A $\mathbf{0}\mathbf{.}\mathbf{10}\mathbf{}\mathbf{mm}$wide slit is illuminated by light of wavelength $\mathbf{589}\mathbf{}\mathbf{nm}$. Consider a point P on a viewing screen on which the diffraction pattern of the slit is viewed; the point is at $\mathbf{30}\mathbf{°}$from the central axis of the slit. What is the phase difference between the Huygens wavelets arriving at point P from the top and midpoint of the slit? (Hint: See Eq. $\mathbf{36}\mathbf{-}\mathbf{4}$.)

Short answer

The path difference of diffraction is $85\pi \text{rad}$.

Step-by-step solution

Identification of given data

The wavelength of the light is $\lambda =589\text{nm}$.

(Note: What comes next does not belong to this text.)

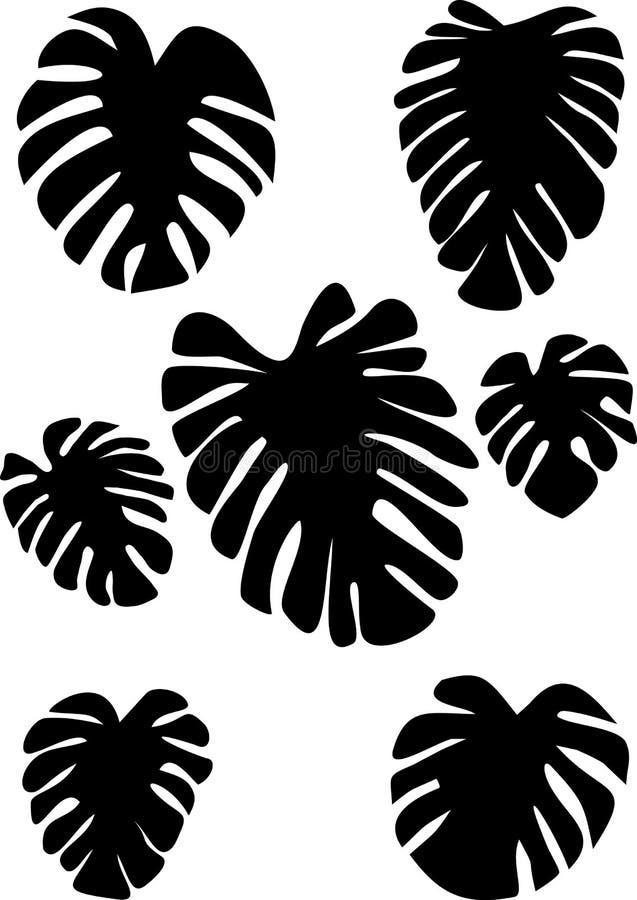 Samlingen av svart på vit lämnar monstera bakgrund isolerad white tropisk växt stock illustrationer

The angle of diffraction minima from center of slit is $\theta =30°$.

The width of slit is $d=0.10\text{mm}$.

Concept used

The angle of the diffraction is defined as the angle of central axis from the diffraction minima of different orders.

Determination of path difference

The path difference of diffraction is given as:

$\Delta x=\frac{d}{2}\sin \theta$

Substitute all the values in equation.

$$\begin{gathered} \Delta x=\left(\frac{0.10\text{mm}}{2}\right)\left(\sin 30°\right) \\ \Delta x=0.025\text{mm} \end{gathered}$$

Determination of phase difference

The path difference of diffraction is given as:

$\Delta \varphi =\left(\frac{2\pi }{\lambda }\right)\left(\Delta x\right)$

Substitute all the values in equation.

$$\begin{gathered} \Delta \varphi =\left(\frac{2\pi }{\left(589\text{nm}\right)\left(\frac{{10}^{-9}\text{m}}{1\text{nm}}\right)}\right)\left(0.025\text{mm}\right)\left(\frac{{10}^{-3}\text{m}}{1\text{mm}}\right) \\ \Delta \varphi =85\pi \text{rad} \end{gathered}$$

Therefore, the path difference of diffraction is $85\mathrm{\pi }\mathrm{rad}$.